What the exercise asks: Pick up the article on HIPAA breaches and enforcement after its final sentence and keep writing it.

Source document:

------

By now many people have heard of the HHS Wall of Shame. The Wall of Shame refers to the list of organizations that have had a breach affecting 500 or more individuals. The list includes the name of the organization, the date of the breach, the approximate number of individuals affected, the type of breach (theft, improper disposal, unauthorized access, etc.) and locations of breached information (network server, laptop, paper, etc.). From September 2009 to date there have been almost 500 breaches affecting over 20 million individuals.
Enforcement Activities & Results
Upon closer look at the HHS website you will see even more information on breaches and examples of OCR’s enforcement activities. The Enforcement Highlights tab gives a summary of the activities for the current month. In addition, previous months’ and years’ activities can be accessed.
In summary, since the compliance date in April 2003, HHS has received over 75,474 HIPAA complaints. We have resolved ninety-one percent of complaints received (over 68,896): through investigation and enforcement (over 18,122); through investigation and finding no violation (8,800); and through closure of cases that were not eligible for enforcement (41,974).
From the compliance date to the present, the compliance issues investigated most are, compiled cumulatively, in order of frequency:
- Impermissible uses and disclosures of protected health information;
- Lack of safeguards of protected health information;
- Lack of patient access to their protected health information;
- Uses or disclosures of more than the minimum necessary protected health information; and
- Lack of administrative safeguards of electronic protected health information.
The most common types of covered entities that have been required to take corrective action to achieve voluntary compliance are, in order of frequency:
- Private Practices;
- General Hospitals;
- Outpatient Facilities;
- Health Plans (group health plans and health insurance issuers); and,
Highlighting the Naughty
The Case Examples and Resolutions Agreements tab highlights the organizations that have been found to be in violation of the HIPAA Privacy and Security rules. These organizations have reached a resolution agreement with OCR. The resolution agreement details corrective actions that the organization must implement as well as any resolution payment that must be made.
Below are the current examples that are highlighted.
- Massachusetts Provider Settles HIPAA Case for $1.5 Million – September 17, 2012
- Alaska DHSS Settles HIPAA Security Case for $1,700,000 – June 26, 2012
- HHS Settles Case with Phoenix Cardiac Surgery for Lack of HIPAA Safeguards –April 13, 2012
- HHS settles HIPAA case with BCBST for $1.5 million –March 13, 2012
- Resolution Agreement with the University of California at Los Angeles Health System –July 6, 2011
- Resolution Agreement with General Hospital Corp. & Massachusetts General Physicians Organization, Inc.–February 14, 2011
- Civil Money Penalty issued to Cignet Health of Prince George’s County, MD–February 4, 2011
- Resolution Agreement with Management Services Organization Washington, Inc.–December 13, 2010
- Resolution Agreement with Rite Aid Corporation–July 27, 2010
- Resolution Agreement with CVS Pharmacy, Inc.–January 16, 2009
- Resolution Agreement with Providence Health & Services–July 16, 2008
A closer look into the Phoenix Cardiac Surgery example reveals the details of the case.

------

Collected data entries:
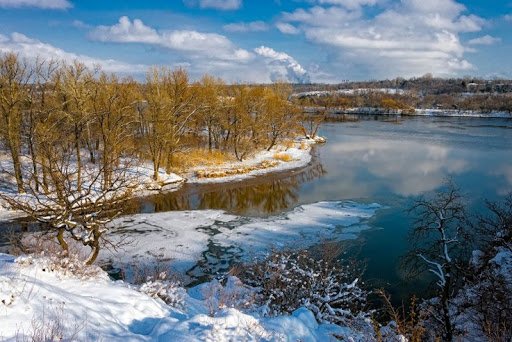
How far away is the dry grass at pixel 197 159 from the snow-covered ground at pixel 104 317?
23098 mm

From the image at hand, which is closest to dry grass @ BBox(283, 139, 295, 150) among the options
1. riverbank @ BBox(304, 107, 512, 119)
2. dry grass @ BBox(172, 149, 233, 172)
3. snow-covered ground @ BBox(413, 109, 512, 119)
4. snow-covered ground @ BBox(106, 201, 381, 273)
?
dry grass @ BBox(172, 149, 233, 172)

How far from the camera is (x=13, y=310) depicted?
566cm

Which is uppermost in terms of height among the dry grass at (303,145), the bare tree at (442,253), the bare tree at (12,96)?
the bare tree at (12,96)

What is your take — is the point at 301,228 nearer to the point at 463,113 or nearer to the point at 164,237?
the point at 164,237

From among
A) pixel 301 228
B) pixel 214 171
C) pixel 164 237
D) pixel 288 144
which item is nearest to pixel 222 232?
pixel 164 237

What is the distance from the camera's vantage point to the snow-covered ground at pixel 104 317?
219 inches

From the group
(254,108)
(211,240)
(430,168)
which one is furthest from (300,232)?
(254,108)

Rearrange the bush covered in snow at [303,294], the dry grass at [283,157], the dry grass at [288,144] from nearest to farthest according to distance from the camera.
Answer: the bush covered in snow at [303,294] < the dry grass at [283,157] < the dry grass at [288,144]

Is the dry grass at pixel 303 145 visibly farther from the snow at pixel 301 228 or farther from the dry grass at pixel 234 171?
the snow at pixel 301 228

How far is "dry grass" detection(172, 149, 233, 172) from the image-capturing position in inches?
1247

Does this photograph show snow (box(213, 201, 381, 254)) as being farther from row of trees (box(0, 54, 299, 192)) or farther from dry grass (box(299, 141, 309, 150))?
dry grass (box(299, 141, 309, 150))

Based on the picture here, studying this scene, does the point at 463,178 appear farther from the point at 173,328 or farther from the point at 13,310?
the point at 13,310

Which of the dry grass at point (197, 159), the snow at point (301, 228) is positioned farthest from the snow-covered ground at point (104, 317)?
the dry grass at point (197, 159)

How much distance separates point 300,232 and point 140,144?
2015 cm
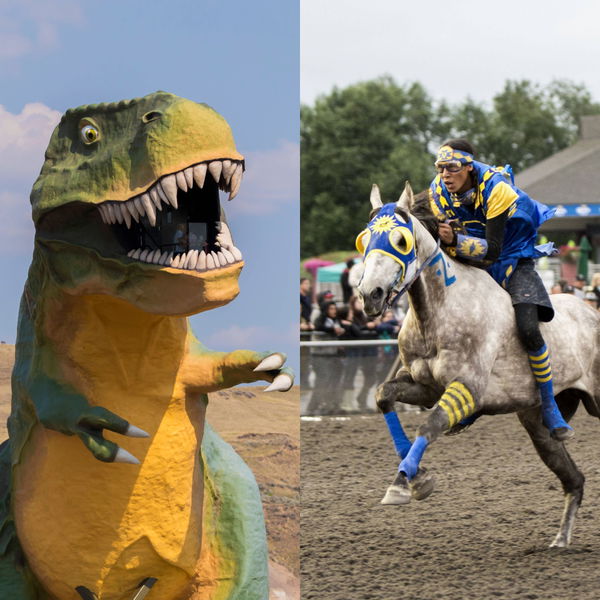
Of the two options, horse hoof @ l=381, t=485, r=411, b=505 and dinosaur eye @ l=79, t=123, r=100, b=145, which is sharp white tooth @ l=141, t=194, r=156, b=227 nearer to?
dinosaur eye @ l=79, t=123, r=100, b=145

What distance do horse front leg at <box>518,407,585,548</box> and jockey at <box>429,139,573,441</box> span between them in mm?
440

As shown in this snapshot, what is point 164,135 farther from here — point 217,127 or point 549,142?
point 549,142

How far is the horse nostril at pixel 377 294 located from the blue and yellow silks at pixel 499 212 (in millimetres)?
785

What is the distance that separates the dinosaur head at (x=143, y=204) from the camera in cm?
268

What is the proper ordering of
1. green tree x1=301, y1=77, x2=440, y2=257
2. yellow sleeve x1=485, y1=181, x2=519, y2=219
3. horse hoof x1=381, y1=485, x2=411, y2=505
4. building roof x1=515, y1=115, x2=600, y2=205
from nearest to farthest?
horse hoof x1=381, y1=485, x2=411, y2=505, yellow sleeve x1=485, y1=181, x2=519, y2=219, building roof x1=515, y1=115, x2=600, y2=205, green tree x1=301, y1=77, x2=440, y2=257

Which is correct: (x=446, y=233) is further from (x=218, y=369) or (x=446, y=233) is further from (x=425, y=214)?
(x=218, y=369)

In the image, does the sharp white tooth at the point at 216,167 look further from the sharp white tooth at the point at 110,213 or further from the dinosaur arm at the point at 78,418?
the dinosaur arm at the point at 78,418

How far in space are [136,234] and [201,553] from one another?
964 mm

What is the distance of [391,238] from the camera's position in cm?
531

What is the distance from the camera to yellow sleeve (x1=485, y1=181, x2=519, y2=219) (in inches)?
223

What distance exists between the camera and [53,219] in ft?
9.50

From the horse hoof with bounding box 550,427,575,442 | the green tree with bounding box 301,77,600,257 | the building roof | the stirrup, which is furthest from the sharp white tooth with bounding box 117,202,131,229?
the green tree with bounding box 301,77,600,257

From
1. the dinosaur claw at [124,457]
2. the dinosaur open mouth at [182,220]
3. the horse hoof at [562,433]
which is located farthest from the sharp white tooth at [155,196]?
the horse hoof at [562,433]

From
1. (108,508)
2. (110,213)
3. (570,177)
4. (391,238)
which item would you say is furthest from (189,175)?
(570,177)
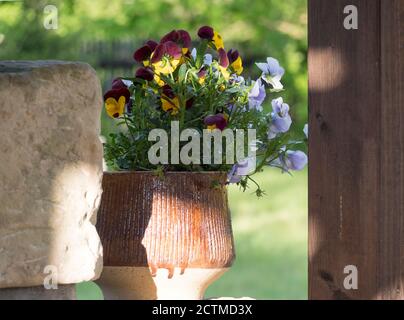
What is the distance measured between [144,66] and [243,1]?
831 cm

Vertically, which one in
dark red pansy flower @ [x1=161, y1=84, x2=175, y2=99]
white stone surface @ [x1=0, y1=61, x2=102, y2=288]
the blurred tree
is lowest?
white stone surface @ [x1=0, y1=61, x2=102, y2=288]

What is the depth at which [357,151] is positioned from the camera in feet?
5.75

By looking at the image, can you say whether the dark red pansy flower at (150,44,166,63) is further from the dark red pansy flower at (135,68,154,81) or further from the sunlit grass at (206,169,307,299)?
the sunlit grass at (206,169,307,299)

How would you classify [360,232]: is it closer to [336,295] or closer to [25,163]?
[336,295]

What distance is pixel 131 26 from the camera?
10.0 metres

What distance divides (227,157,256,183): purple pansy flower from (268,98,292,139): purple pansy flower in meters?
0.11

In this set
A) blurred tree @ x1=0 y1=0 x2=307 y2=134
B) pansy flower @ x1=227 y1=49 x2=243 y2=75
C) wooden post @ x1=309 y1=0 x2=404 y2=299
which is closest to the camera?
wooden post @ x1=309 y1=0 x2=404 y2=299

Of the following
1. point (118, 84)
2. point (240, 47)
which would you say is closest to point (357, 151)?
point (118, 84)

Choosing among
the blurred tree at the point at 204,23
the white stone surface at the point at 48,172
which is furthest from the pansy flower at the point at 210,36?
the blurred tree at the point at 204,23

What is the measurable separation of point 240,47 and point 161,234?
8487 millimetres

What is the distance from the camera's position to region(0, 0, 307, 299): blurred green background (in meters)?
7.05

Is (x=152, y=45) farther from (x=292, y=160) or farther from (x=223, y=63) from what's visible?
(x=292, y=160)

------

Exercise answer:
HHS Settles Case with Phoenix Cardiac Surgery for Lack of HIPAA Safeguards
Phoenix Cardiac Surgery, P.C., of Phoenix and Prescott, AZ, has agreed to pay the U.S. Department of Health and Human Services a $100,000 settlement amount and a corrective action plan that includes a review of recently developed policies and other actions taken to come into full compliance with the Privacy and Security Rules. OCR’s investigation found that the physician practice was posting clinical and surgical appointments for their patients on an Internet-based calendar that was publicly accessible.
Further, Phoenix Cardiac Surgery had implemented few policies and procedures to comply with the HIPAA Privacy and Security Rules, and had limited safeguards in place to protect patients’ electronic health information (ePHI).
Sending a Message
What should be clear from the HHS and OCR website is that OCR believes that highlighting examples of breaches and resolutions will push organizations to better protect patient information. The Wall of Shame was the first step to raising awareness of data breaches. OCR is now highlighting organizations that have entered into resolution agreements. In addition, OCR is spotlighting their enforcement process and results.
As Leon Rodriguez, the director of the Department of Health and Human Services’ Office for Civil Rights, has said in the past
Making enforcement a priority (because) enforcement promotes compliance
It is clear by the website that OCR is serious about enforcement and their goal of ensuring compliance with the HIPAA regulations.